EXERCISE OBJECTIVE
When the word "https" shows up in a line of the data below, copy that whole line.

DATA RECORDS

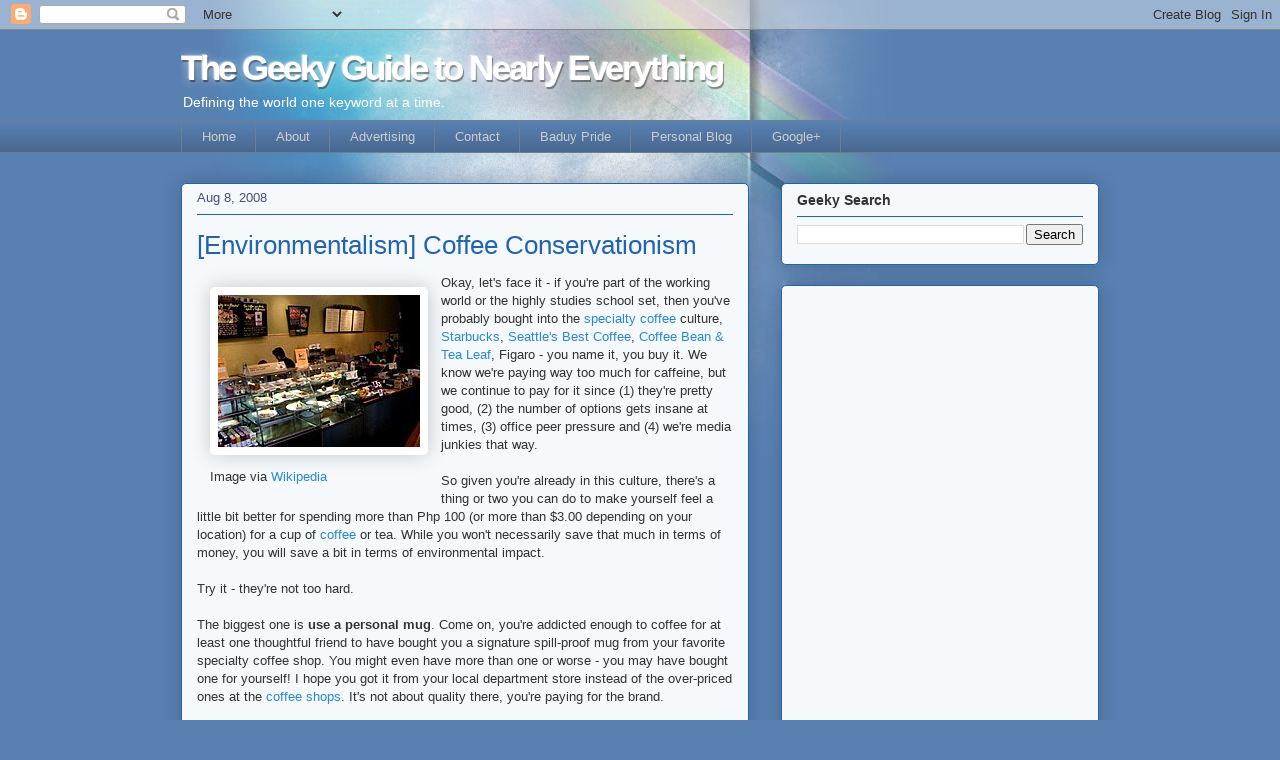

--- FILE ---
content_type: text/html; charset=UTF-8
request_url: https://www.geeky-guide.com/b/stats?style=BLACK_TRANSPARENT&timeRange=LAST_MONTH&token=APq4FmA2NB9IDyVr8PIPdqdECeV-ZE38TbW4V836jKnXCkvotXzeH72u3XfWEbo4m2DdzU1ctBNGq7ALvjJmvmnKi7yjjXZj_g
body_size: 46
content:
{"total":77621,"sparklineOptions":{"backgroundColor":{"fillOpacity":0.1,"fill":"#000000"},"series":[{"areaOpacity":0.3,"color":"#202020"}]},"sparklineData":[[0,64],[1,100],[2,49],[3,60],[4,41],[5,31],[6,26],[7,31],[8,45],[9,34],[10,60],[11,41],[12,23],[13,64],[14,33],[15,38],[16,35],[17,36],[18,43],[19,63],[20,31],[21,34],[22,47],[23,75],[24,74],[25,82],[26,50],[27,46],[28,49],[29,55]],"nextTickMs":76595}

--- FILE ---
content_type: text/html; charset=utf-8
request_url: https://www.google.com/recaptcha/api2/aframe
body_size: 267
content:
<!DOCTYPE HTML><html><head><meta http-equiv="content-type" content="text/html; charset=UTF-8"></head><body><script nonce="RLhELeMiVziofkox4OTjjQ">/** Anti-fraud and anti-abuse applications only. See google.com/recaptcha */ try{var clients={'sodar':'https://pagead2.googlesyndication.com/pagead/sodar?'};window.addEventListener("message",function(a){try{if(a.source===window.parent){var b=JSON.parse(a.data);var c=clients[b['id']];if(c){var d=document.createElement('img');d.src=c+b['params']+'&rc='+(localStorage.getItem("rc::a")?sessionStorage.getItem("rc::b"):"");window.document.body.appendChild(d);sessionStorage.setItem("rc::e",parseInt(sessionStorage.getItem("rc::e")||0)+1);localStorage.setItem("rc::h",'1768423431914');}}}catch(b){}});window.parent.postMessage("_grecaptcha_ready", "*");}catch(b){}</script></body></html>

RESULT BELOW
request_url: https://www.geeky-guide.com/b/stats?style=BLACK_TRANSPARENT&timeRange=LAST_MONTH&token=APq4FmA2NB9IDyVr8PIPdqdECeV-ZE38TbW4V836jKnXCkvotXzeH72u3XfWEbo4m2DdzU1ctBNGq7ALvjJmvmnKi7yjjXZj_g
request_url: https://www.google.com/recaptcha/api2/aframe
<!DOCTYPE HTML><html><head><meta http-equiv="content-type" content="text/html; charset=UTF-8"></head><body><script nonce="RLhELeMiVziofkox4OTjjQ">/** Anti-fraud and anti-abuse applications only. See google.com/recaptcha */ try{var clients={'sodar':'https://pagead2.googlesyndication.com/pagead/sodar?'};window.addEventListener("message",function(a){try{if(a.source===window.parent){var b=JSON.parse(a.data);var c=clients[b['id']];if(c){var d=document.createElement('img');d.src=c+b['params']+'&rc='+(localStorage.getItem("rc::a")?sessionStorage.getItem("rc::b"):"");window.document.body.appendChild(d);sessionStorage.setItem("rc::e",parseInt(sessionStorage.getItem("rc::e")||0)+1);localStorage.setItem("rc::h",'1768423431914');}}}catch(b){}});window.parent.postMessage("_grecaptcha_ready", "*");}catch(b){}</script></body></html>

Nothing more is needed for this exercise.